*Directions for this task*:
The material below holds pictures; leave them out, and copy exactly, and only, the lines from the one with "квартиры, 32.48 м²" through the last.

*Provided material*:

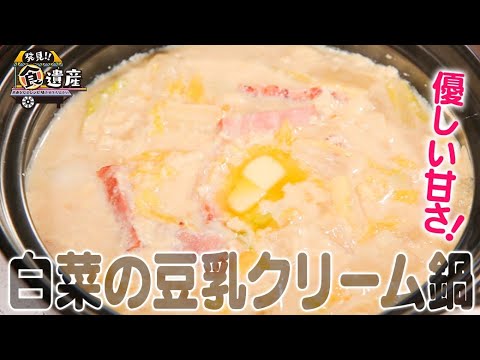 食遺産File.82「白菜の豆乳クリーム鍋」＠兵庫県南あわじ市
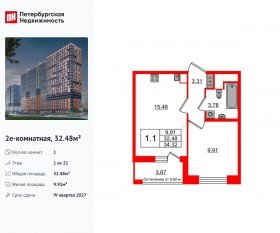 ЖК «Город звезд», планировка 1-комнатной квартиры, 32.48 м²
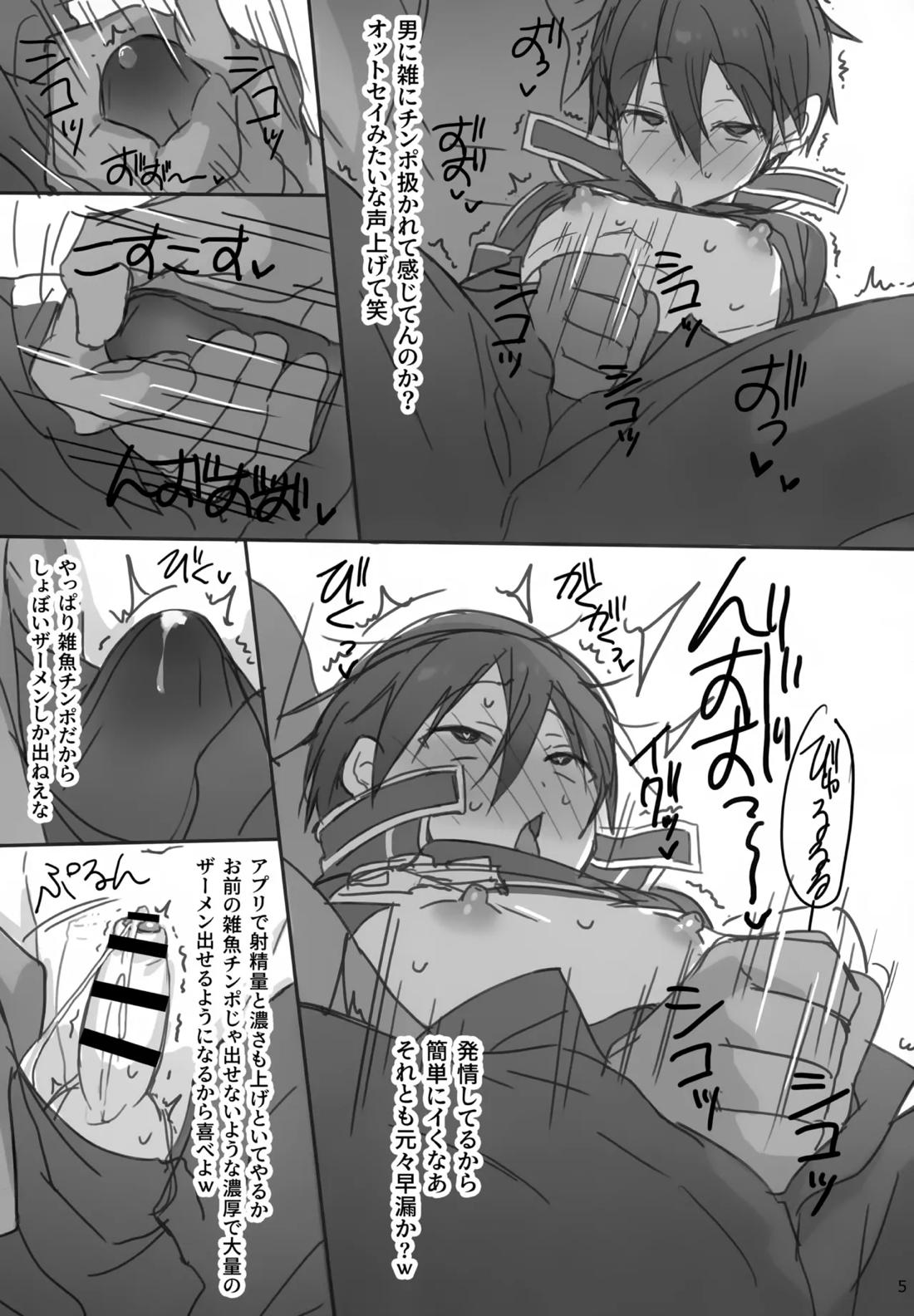 黒の剣士 催眠 4ページ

*Answer to this task*:
 ЖК «Город звезд», планировка 1-комнатной квартиры, 32.48 м²
 黒の剣士 催眠 4ページ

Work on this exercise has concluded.